In the case of another resident, Natalie, managers did not report a worker's alleged sexual misconduct, despite staff alerting them to it.
Afterwards, LWB repeatedly assured Natalie's mother that male workers would not provide her with personal care.
However, the organisation could not deliver on those assurance, failed to communicate with Natalie's mother about that, and subsequently exacerbated Natalie's trauma, the report says.
LWB did not keep proper records in relation to Natalie's medication, did not get her medical attention in a timely manner before she had to be hospitalised with a bowel obstruction, which amounted to neglect, and did not report that incident either, the report says.
In another LWB group home, the mismanagement of challenging behaviours and violence allowed that violence to become normalised, the commission said.
The "high frequency" of violence between residents, included objects being thrown around and used as implements to hit people resulting in bruises, cuts, wounds and, on at least one occasion, a fracture.

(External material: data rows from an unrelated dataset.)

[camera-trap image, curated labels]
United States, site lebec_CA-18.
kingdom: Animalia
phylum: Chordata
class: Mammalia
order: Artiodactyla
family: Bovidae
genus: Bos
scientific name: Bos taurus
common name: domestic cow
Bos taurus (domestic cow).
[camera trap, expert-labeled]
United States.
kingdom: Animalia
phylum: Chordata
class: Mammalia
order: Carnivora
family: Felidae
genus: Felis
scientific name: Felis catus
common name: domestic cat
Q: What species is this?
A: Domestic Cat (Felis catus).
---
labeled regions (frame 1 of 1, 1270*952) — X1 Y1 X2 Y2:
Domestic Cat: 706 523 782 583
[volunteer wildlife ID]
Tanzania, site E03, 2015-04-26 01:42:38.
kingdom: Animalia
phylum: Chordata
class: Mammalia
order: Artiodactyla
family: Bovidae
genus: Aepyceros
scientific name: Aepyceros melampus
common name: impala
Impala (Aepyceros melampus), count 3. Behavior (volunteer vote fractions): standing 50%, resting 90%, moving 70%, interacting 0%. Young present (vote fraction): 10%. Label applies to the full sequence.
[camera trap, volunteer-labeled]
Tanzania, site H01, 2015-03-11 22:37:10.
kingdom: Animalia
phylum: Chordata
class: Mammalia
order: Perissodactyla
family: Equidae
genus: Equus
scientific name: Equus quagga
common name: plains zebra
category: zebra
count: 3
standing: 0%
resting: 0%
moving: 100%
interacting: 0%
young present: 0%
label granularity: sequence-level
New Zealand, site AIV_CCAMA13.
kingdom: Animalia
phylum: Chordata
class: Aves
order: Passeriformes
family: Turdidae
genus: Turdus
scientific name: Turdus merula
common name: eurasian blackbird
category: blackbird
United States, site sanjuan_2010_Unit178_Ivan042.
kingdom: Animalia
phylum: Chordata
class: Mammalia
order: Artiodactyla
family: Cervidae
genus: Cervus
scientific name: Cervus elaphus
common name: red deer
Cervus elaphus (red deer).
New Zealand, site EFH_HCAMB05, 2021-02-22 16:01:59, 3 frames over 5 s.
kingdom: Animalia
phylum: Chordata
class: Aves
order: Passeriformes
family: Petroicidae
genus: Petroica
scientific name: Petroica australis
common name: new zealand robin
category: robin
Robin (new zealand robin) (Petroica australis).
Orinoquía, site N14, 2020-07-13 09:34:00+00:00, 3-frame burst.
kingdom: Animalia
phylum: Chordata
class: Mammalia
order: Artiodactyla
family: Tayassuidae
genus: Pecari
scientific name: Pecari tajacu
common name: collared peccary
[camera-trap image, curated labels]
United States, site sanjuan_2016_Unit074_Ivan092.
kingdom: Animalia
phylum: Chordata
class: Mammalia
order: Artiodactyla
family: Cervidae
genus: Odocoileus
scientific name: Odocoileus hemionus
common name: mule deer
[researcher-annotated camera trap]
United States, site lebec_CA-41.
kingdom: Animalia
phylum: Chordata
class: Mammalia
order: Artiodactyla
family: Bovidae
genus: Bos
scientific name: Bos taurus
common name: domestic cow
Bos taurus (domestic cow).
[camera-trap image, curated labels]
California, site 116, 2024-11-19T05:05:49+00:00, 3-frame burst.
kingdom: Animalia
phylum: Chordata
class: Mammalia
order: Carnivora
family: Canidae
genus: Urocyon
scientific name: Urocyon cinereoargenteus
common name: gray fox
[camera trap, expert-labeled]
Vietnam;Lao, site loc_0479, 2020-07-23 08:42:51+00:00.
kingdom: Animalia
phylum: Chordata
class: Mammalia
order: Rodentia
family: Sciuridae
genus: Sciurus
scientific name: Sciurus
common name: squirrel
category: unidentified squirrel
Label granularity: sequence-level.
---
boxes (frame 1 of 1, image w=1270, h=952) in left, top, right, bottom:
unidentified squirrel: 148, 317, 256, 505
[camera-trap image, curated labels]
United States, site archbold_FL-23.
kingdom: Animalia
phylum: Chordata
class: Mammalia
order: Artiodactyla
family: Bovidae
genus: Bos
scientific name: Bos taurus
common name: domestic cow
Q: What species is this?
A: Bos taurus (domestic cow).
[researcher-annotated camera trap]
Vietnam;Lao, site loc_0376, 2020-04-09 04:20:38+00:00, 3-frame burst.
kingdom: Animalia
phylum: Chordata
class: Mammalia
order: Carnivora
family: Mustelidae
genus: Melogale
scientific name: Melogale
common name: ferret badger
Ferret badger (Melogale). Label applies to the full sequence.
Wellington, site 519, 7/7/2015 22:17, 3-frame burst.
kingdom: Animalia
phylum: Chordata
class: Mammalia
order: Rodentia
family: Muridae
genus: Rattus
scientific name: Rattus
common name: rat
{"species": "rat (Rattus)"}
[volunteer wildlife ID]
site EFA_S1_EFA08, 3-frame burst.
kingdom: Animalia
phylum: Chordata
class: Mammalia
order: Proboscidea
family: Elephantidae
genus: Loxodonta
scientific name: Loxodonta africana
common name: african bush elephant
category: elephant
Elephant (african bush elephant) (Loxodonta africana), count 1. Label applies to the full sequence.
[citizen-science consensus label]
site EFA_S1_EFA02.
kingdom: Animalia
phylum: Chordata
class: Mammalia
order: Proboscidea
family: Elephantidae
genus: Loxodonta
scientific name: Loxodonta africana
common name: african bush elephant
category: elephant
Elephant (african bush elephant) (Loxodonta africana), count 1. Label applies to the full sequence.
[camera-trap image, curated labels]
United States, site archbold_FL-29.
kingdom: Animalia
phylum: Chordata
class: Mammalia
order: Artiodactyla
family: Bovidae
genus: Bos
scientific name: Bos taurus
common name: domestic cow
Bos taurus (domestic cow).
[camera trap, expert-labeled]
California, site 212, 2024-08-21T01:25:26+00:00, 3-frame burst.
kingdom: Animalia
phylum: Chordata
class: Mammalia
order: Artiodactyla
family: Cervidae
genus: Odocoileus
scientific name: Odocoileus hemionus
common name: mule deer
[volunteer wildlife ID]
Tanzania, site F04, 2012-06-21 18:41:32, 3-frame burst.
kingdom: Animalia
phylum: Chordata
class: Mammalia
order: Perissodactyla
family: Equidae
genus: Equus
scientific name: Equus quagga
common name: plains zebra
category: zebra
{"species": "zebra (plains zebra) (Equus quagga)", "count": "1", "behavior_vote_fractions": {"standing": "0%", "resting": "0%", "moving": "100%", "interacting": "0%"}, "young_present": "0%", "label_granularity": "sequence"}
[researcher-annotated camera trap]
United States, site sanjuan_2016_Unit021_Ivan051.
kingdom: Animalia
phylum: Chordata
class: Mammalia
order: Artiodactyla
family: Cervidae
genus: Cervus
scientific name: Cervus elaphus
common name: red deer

LWB management, including its operations manager and CEO, were aware of the adverse effect that was having on residents, their family members and staff but did not communicate with families when violence occurred, and didn't do enough to reduce or eliminate that violence, the commission found.
The incompatibility of some of the residents was at least a partial cause of some of the resident-to-resident violence, and in future that needed to be weighed up and discussed with residents, their families, carers and representatives.
The report also found LWB failed to apologise to Natalie or her family for the sexual misconduct of one of its workers, and failed to inform Natalie of her right to legal advice about seeking compensation.
The report said Ms Robb was reluctant to accept there had been "any significant deficiency in the operations or services provided by LWB".
"It was only where the evidence was quite clear was she prepared to concede that LWB's approach involved systemic failings," the report says.
Other findings related to poor communication between staff and families, residents and management, and poor handling of their concerns and complaints.
There was not enough support, leadership and training for staff to manage resident-on-resident violence, as well as to do critical paperwork, and none for those dealing with residents during the aftermath of sexual assault or sexual misconduct.
Management also failed to ensure staff were properly trained in preventing and recognising sexual abuse.
Counsel Assisting the Royal Commission proposed eight recommendations, seven of which were directed to LWB.
Commissioners made six recommendations in the Public hearing 20 report, which all related to LWB, including that it should review its policies, procedures and training to better equip staff to support residents to enjoy relationships.
It should review its personal care policies, and the way staff should respond if rostering decisions could not accommodate personal preferences, and it must improve its record keeping.